Княжич сжался от боли, прикрыл глаза. Это приговор обеим — и Светлане, и Соне. За что? Обеих-то — за что?! Сона — убийца, готовая убивать снова, лишь бы выжить. Светлана ни в чем не повинна, и ее любит Мстислав… Но какое дело Дэссу до чужой жены? Ему надо, чтобы Сона осталась жить. Она так просила, надеялась на помощь! Это же совсем просто — всего лишь найти ей новое тело. Подозвать любую из дурех, что таращатся на «Домино», заморочить голову, привезти в клинику, втолкнуть в палату к Соне…
О Ханимун, прости дурные мысли. Дэсс отдышался, поглядел вокруг. Мстислав сидел сгорбившись, прижав к губам ладонь. На столике блестели две мелкие капли. Вот упала еще одна. Девчонки в углу тянули шеи, изнемогая от любопытства. У светловолосой худышки свалились с плеч бретельки, розовая грудь наружу; она не замечает, а подружки не подскажут, им не до того.

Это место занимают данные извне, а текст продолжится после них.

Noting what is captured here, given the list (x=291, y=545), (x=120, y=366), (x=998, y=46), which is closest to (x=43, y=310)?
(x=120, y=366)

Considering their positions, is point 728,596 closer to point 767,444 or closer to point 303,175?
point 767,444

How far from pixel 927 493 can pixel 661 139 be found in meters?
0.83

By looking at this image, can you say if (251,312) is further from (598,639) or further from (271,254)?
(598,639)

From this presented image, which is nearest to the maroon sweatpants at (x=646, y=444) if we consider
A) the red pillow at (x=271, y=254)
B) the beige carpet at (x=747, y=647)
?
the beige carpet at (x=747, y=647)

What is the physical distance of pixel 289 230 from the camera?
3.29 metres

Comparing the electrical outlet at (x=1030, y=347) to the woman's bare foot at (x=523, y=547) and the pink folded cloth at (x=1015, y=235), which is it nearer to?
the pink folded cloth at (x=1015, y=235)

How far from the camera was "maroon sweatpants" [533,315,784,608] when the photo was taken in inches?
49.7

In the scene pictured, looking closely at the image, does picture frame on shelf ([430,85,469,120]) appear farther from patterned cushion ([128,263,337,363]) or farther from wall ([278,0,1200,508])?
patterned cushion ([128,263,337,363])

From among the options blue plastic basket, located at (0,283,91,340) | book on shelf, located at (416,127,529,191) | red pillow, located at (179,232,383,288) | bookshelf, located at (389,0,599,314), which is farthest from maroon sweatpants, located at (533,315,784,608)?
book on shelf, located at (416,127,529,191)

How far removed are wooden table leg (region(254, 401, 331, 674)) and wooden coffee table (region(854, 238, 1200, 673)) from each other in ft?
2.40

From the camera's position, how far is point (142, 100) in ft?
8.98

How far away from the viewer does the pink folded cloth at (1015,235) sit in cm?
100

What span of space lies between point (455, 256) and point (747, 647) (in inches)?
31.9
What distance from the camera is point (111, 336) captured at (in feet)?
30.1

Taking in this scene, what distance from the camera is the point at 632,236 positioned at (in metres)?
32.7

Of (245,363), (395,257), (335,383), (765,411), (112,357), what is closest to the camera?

В соседнем зале затянули Рисаунтикаа-де — грянули во всю мощь пьяных глоток. Дэсс поднялся из-за стола.
— Слав, пойдем отсюда.
— Сейчас. — Телохранитель не шелохнулся.
— Слав, — княжич положил руку ему на плечо.
— Угм. — Никакого движения.
Дэсс подвинул Мстиславу стакан с водой и отошел; у двери оглянулся. Девчонок разрывало между «Домино» и его плачущим телохранителем. Они привстали, но не знали, куда кидаться — то ли за княжичем, то ли к Мстиславу, утешать и расспрашивать.
Шепотом помянув самых грязных болотных кэтов, Дэсс вышел из зала.
Далеко не отправился, потому что куда же без Мстислава? Пересек холл с двумя грустными поскакушками в клетке — кому только в голову взбрело держать их в неволе?! — и заглянул в соседний зал.
Здесь был в разгаре шумный праздник. Музыка, уставленные снедью и бутылками столы, снующие официантки в красных платьицах в облип, гости в несусветных нарядах. Каждая женщина — словно облако или раскидистое дерево, наряд, прическа и украшения занимают столько места, что мужчинам не подойти, не шепнуть на ушко комплимент или пошлость. У кого на голове чаша с фонтаном, у кого волосы навиты на жесткий каркас и торчат во все стороны рогами, у кого платье, будто водопад над озером — блестящая ткань растекается по полу, плещется под ногами неосторожного кавалера. Танцевать парами здесь, разумеется, не могут и оттого просто клубятся в конце зала — неуклюже топчутся, кружатся. Всем смешно. Хохочут, визжат. В воздухе сладкий запашок — «веселинка».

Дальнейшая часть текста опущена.